Non stupisce, allora, che Medea risulti, per la democratica Atene, una figura non solo raccapricciante, ma anche politicamente indigeribile. A maggior ragione alla vigilia del conflitto peloponnesiaco (431-404 a.C.), che avrebbe contrapposto la democratica Atene all’aristocratica Sparta, con conseguente parossismo delle intonazioni patriottiche. E non stupisce nemmeno che Euripide, uno dei critici più corrosivi del regime ateniese, abbia voluto una Medea «disegnata così», a rischio dell’impopolarità. In aggiunta, a rendere il tutto ancora più inaccettabile, sta il fatto che il manifesto antidemocratico sia brandito da una donna, per giunta capace di padroneggiare i codici di una cultura politica e istituzionale tutta declinata al maschile.
Medea non si esprime nel linguaggio degli esclusi: combatte da pari contro pari, sullo stesso terreno dei suoi nemici, e alla fine, su di loro trionfa. In scena, ma non nell’agone. E come avrebbe potuto? Ha messo in discussione, fino all’estremo, tutto quello che il cittadino medio aveva più a cuore. E tutto il discorso che i gruppi di potere dominanti avevano per lui allestito.

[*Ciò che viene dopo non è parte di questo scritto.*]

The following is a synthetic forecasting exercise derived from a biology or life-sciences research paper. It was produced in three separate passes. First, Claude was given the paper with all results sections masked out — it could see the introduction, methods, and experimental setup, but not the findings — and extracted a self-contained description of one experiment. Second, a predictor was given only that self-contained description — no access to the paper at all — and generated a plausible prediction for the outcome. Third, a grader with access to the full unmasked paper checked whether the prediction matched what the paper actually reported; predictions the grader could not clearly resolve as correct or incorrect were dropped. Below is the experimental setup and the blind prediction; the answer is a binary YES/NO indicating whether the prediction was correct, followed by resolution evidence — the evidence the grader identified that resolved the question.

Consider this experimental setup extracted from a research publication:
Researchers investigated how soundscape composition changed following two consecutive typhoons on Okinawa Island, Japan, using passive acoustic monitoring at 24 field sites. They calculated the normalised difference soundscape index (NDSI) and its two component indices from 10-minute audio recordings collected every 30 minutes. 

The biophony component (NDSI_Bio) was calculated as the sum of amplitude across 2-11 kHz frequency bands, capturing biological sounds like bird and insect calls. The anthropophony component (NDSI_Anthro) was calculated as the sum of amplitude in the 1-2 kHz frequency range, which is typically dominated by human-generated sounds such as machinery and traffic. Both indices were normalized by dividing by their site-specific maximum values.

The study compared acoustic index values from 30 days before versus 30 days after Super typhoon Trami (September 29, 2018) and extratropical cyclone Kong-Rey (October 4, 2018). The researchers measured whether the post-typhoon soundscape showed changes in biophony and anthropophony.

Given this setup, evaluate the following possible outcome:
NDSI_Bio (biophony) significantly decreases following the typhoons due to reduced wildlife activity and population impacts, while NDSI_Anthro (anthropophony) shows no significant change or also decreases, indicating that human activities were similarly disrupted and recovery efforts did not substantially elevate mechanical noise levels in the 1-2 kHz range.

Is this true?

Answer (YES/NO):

Si dice spesso che Atene ha inventato la democrazia, di cui il teatro era uno dei pilastri. Non si può però trascurare di aggiungere che della democrazia ha inventato anche le contraddizioni, e che il teatro era il luogo in cui andavano in scena. Quindi, nel pronunciare questa parola, così frusta e depotenziata, vale la pena di ricordarsi di Medea. Quella di Euripide.